[ad_1]
Members of the Saaberie Chishty Burial Society prepare the grave for the burial of a person who died of Covid-19 at Avalon Cemetery in Lenasia, Johannesburg. Photo / AP
South Africa’s Covid-19 spike has led the country to more than 1 million confirmed cases on Sunday and President Cyril Ramaphosa called an emergency meeting of the National Coronavirus Command Council.
The country’s new variant of the coronavirus, 501.V2, is more contagious and has quickly become dominant in many areas of the resurgence, experts say.
With South African hospitals reaching full capacity and with no signs that the new surge is peaking, Ramaphosa is expected to announce a return to restrictive measures designed to slow the spread of the disease.
“We are not helpless against this variant,” infectious disease specialist Dr. Richard Lessells told the Associated Press. “We can change our behavior so that the virus has less of a chance to spread.” He said that it is more important to avoid contact with other people in closed and closed spaces.
South Africa announced a cumulative total of 1,004,431 confirmed Covid-19 cases on Sunday night. That number includes 26,735 deaths in a country of 60 million people.
“One million cases is a serious milestone, but the actual number of cases and deaths is almost certainly much higher,” Lessells said.
“We have seen the new variant spread rapidly,” he said, noting that genomic sequencing shows that it has become dominant in the coastal provinces of the Western Cape, Eastern Cape and KwaZulu-Natal. It is not yet clear whether the variant is so dominant in the inner province of Gauteng, which includes Johannesburg and is the most populous province in the country.
“As people come back from vacations in the coastal areas, we can expect the variant to be brought in,” Lessells said. “We can also expect travelers to take the variant with them across borders to other African countries.”
The Covid-19 virus mutation has caused it to more efficiently bind to cells within our body, experts say.

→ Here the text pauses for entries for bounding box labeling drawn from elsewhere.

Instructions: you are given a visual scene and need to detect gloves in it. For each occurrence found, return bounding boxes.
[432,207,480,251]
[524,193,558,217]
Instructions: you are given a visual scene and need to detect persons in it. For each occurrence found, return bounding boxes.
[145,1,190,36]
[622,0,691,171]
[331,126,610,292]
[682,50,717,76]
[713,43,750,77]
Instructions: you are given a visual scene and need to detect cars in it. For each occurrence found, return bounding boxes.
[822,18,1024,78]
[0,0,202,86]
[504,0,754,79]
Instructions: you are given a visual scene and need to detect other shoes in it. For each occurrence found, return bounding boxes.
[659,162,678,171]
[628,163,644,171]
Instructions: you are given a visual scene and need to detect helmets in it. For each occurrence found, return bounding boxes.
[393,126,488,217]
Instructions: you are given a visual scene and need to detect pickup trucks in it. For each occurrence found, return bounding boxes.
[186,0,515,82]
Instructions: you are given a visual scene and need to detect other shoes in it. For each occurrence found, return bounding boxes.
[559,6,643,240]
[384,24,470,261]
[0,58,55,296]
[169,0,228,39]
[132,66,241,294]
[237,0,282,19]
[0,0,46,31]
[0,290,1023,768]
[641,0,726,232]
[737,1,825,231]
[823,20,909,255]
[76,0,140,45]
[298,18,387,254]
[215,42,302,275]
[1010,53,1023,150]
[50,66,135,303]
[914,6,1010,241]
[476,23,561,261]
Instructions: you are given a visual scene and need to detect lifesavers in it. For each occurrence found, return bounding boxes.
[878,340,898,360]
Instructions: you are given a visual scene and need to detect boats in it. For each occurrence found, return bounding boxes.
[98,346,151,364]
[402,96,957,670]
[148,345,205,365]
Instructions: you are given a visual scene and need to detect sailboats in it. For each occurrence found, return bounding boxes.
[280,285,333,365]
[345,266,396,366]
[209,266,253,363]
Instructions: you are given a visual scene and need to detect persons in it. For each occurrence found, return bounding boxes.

The vaccines have yet to reach South Africa, although Ramaphosa has said he expects 10 percent of the country’s 60 million people to be vaccinated in the first months of 2021.
South Africa’s seven-day moving average of daily new cases has nearly doubled in the past two weeks from 10.24 new cases per 100,000 people on December 12 to 19.86 new cases per 100,000 people on December 26. The number of deaths has also almost doubled with the The seven-day moving average of daily deaths in South Africa has increased in the last two weeks from 0.25 deaths per 100,000 people on December 12 to 0.48 deaths per 100,000 people on December 26.